Spark Structured Streaming JSON Serialization

Hey Everyone,

I hope this question hasn't been asked before, I looked around quite a bit before posting. If I missed it, sorry!

I'm trying to use the org.elasticsearch.spark.sql structured streaming sink for ES, and am running into some challenges when my column contains a string literal of valid JSON. I have one column called combined.

When the documents are written to ES they look like this:

"_source" : {
          "combined" : """{"sparkTimestamp":"2020-01-08T15:42:24.890Z","@timestamp":"2020-01-08T15:39:40.583Z","@metadata":{"beat":"winlogbeat","type":"_doc","version":"7.4.2","topic":"ingest-winlogbeat"},"host":{"hostname":"A HOSTNAME"................ truncated for brevity

As you can see, it's assuming that I have a normal string, and is nice enough to escape it for me too. :smile:

What I am really after though, is for the JSON string within the combined column to be the _source. It looks like this is possible with the older RDD approach, but I didn't see any way to make it work within the context of this sink. Is this possible? If there is another way, what are the message delivery guarantees?

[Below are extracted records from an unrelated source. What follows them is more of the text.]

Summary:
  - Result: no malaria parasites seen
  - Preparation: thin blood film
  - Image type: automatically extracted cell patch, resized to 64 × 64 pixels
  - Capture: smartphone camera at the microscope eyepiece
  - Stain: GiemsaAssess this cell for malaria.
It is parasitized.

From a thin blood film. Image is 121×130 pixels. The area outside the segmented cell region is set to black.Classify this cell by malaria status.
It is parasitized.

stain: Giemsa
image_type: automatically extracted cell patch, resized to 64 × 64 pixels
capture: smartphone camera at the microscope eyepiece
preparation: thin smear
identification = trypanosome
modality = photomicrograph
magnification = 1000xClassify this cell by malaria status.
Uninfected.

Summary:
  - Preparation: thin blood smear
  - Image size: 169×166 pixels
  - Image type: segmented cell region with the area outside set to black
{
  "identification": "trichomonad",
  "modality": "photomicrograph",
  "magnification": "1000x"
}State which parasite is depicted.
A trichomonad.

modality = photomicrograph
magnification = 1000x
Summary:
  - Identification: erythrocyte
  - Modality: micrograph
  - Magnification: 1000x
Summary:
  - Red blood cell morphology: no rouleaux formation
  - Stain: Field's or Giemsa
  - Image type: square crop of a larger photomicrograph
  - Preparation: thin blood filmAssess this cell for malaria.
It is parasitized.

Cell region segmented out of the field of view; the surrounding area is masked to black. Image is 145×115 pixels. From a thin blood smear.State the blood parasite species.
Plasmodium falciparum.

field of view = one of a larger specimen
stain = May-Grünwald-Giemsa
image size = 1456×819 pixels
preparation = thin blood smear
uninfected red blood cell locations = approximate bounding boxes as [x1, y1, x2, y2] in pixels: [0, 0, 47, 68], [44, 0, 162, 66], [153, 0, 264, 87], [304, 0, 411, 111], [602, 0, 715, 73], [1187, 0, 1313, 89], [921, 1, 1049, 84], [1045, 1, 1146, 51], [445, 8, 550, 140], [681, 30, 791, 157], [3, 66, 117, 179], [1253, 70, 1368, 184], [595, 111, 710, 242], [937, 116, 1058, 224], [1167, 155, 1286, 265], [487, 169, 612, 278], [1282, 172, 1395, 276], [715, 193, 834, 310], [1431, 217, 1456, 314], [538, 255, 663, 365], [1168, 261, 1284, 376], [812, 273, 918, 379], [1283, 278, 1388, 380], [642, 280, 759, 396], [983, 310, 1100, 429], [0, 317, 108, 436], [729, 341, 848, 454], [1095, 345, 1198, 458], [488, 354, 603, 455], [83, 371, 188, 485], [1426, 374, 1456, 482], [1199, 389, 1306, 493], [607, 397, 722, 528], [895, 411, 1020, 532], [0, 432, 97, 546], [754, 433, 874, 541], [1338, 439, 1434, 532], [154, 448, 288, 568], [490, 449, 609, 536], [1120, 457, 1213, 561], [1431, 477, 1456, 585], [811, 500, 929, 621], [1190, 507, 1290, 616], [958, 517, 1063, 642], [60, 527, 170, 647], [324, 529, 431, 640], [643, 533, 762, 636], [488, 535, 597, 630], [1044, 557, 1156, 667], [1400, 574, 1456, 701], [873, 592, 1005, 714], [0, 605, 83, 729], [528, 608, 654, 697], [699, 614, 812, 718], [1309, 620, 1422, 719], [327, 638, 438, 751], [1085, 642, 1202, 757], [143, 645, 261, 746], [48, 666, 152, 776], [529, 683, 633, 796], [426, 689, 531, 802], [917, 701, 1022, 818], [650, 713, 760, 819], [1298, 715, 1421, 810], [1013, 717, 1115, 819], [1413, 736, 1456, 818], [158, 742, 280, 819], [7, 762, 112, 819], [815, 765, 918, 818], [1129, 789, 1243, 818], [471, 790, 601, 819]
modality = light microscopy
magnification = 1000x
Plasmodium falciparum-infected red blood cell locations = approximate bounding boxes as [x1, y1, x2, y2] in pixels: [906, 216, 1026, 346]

If you're wondering why I'm doing this, then I'm happy to briefly explain. I'm using winlogbeat as a source, and while it is ECS compliant, a vast number of fields are within a custom extension. In addition, depending on the event, the fields will change. If I try to account for this in a spark managed(SQL) table, it's going to be very difficult because of the sparsity and sheer number of fields.

To alleviate this I parsed out core ECS fields and retained the original JSON from winlogbeat. Now that the raw table has been established, I want to index the original JSON into ES. This is effectively the combined column.

Any insight would be appreciated. Thanks!